━━━ 本文

アミノ変性シリコーンの市販品としては、「KF−865」[−30℃での粘度=350mPa・s、信越化学工業(株)製]等が挙げられる。
【0018】
本発明のシートベルトウェビング用処理剤は、水性分散体として使用する場合、更に非イオン性界面活性剤(C)を含有することが好ましい。
非イオン性界面活性剤(C)の含有量は、炭化水素系合成オイル(A)及び非イオン性界面活性剤(C)の全重量に基づいて、乳化性の観点から好ましくは1〜70重量%であり、更に好ましくは20〜65重量%であり、特に好ましくは40〜60重量%である。

━━━━━━
━━━ データ行

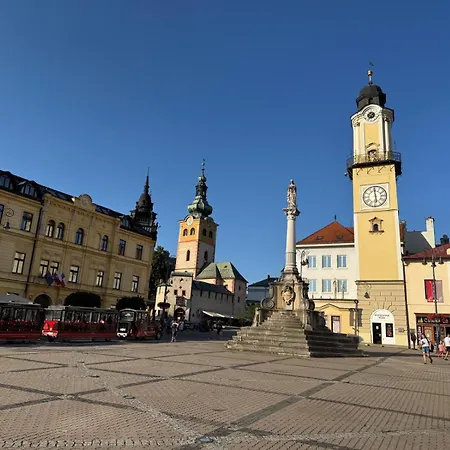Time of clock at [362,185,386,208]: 5:59
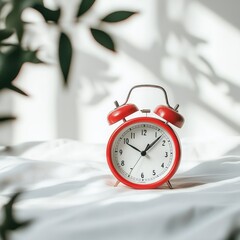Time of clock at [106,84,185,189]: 10:07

━━━━━━

__作業内容__
A - 本文のうち、「アミノ変性シリコーンの市販品」を含む語句で始まり「くは40〜60重量%である。」で終わる部分を、一字一句変えずに書き写してください。
B - 本文に基づいて、次の問いに答えてください。
(i) 「KF−865」の−30℃での粘度はいくらですか。
(ii) 本発明の処理剤が非イオン性界面活性剤(C)を含有することが好ましいのは、どのように使用する場合ですか。
(iii) 非イオン性界面活性剤(C)の含有量として特に好ましい範囲はどれですか。
C - 本文が非イオン性界面活性剤(C)の含有量として示している数値範囲を、すべて挙げてください。

__解答全文__
A -
アミノ変性シリコーンの市販品としては、「KF−865」[−30℃での粘度=350mPa・s、信越化学工業(株)製]等が挙げられる。
【0018】
本発明のシートベルトウェビング用処理剤は、水性分散体として使用する場合、更に非イオン性界面活性剤(C)を含有することが好ましい。
非イオン性界面活性剤(C)の含有量は、炭化水素系合成オイル(A)及び非イオン性界面活性剤(C)の全重量に基づいて、乳化性の観点から好ましくは1〜70重量%であり、更に好ましくは20〜65重量%であり、特に好ましくは40〜60重量%である。

B -
(i) 350mPa・sです。
(ii) 水性分散体として使用する場合です。
(iii) 40〜60重量%です。

C - 1〜70重量%、20〜65重量%、40〜60重量%の三つです。